Au-delà des différentes caractéristiques et dimensions de l’immigration, le travail de l’approche historique conduit, comme le précise Gérard Noiriel à "dégager des constantes dont la principale serait peut-être que le facteur fondamental grâce auquel un groupe d’immigrants finit par se fondre, s’intégrer, dans la société d’accueil, c’est le temps". Ce temps dont on semble aujourd’hui avoir perdu la mesure, l’importance et l’épaisseur (l’incompressibilité), et en regard duquel "ni la religion, ni la langue, ni les traditions d’origine" ne sont en mesure d’influer "de façon décisive dans le processus d’intégration de la deuxième génération". Un petit regret peut-être, on pourra trouver dommage que la question des sans-papiers qui a pourtant été dans la période récente un des épicentres des débats sur l’immigration, n’ait pas du tout été évoquée. A la marge de l’ouvrage sans doute et de sa profondeur historique, elle dit pourtant beaucoup et sur la permanence du clivage national-étranger et les discriminations qu’il induit, et sur le large consensus gauche-droite de rejet de l’autre et de repli sécuritaire voire de reniement de notre histoire d’hospitalité et d’accueil. L’irruption dans l’espace public des sans-papiers, non seulement a conduit à jeter une pierre dans le consensus libéral et xénophobe des grands partis politiques, mais est aussi emblématique d’un renouveau de la vie démocratique, avec l’émergence d’un véritable mouvement civique capable de s’auto-organiser, de parler en son propre nom.

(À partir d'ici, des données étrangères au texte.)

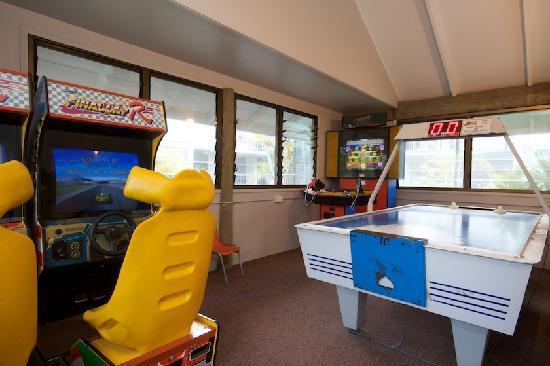 Pelican  Beach Resort : Games Room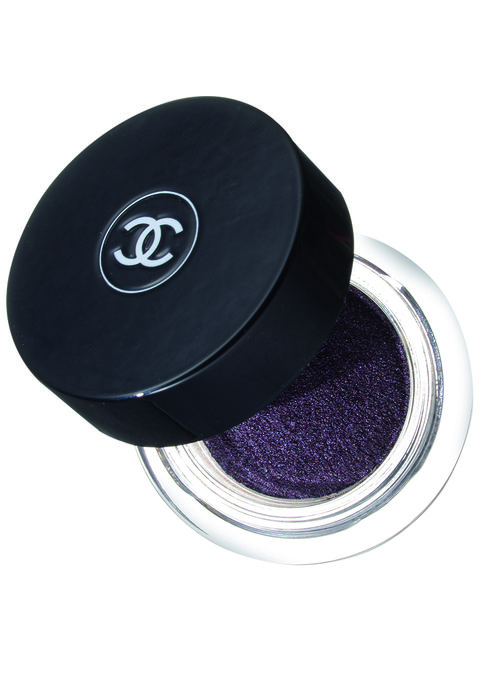 Purple, Violet, Lavender, Magenta, Circle, Material property, Paint, Silver, Cosmetics, Glitter,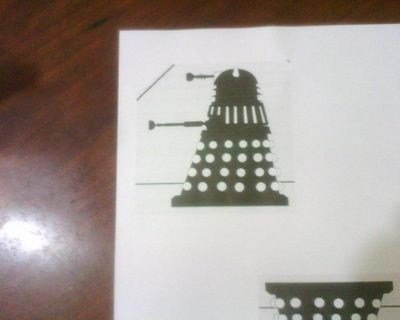 How to decorate a character cookie. Cookie Cutter And Cookies Dalek Drwho - Step 1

La conclusion de l’ouvrage peut paraître également un peu "timide", trop condensée surtout, notamment dans les perspectives qu’elle trace à grands traits d’une immigration à venir, inévitable selon l’auteur pour des raisons démographiques et économiques, même si elle risque de prendre la forme d’un "tri sélectif". La question de quelle Europe voulons-nous (forteresse ou pas) et de la libre circulation des personnes, toutes deux fortement corrélées à la perpétuation apparemment sans fin d’échanges inégaux entre le Nord et le Sud et l’accroissement de la pauvreté dans le monde, celle des droits notamment politiques des étrangers (droit de vote par exemple mais aussi abolition de la double peine dans le domaine judiciaire, droit d’occuper n’importe quel emploi dans le domaine économique...), sont autant de dimensions qui vont sans doute aussi conditionner la politique française de l’immigration et les débats qui pèseront sur les choix qui seront faits. Cet atlas n’en est pas moins un outil précieux, simplificateur dans le bon sens du terme, c’est à dire donnant des clés de compréhension et de réflexion sans induire d’idées fausses, une formidable invitation à lire ou relire le passionnant travail de Gérard Noiriel sur l’histoire de l’immigration.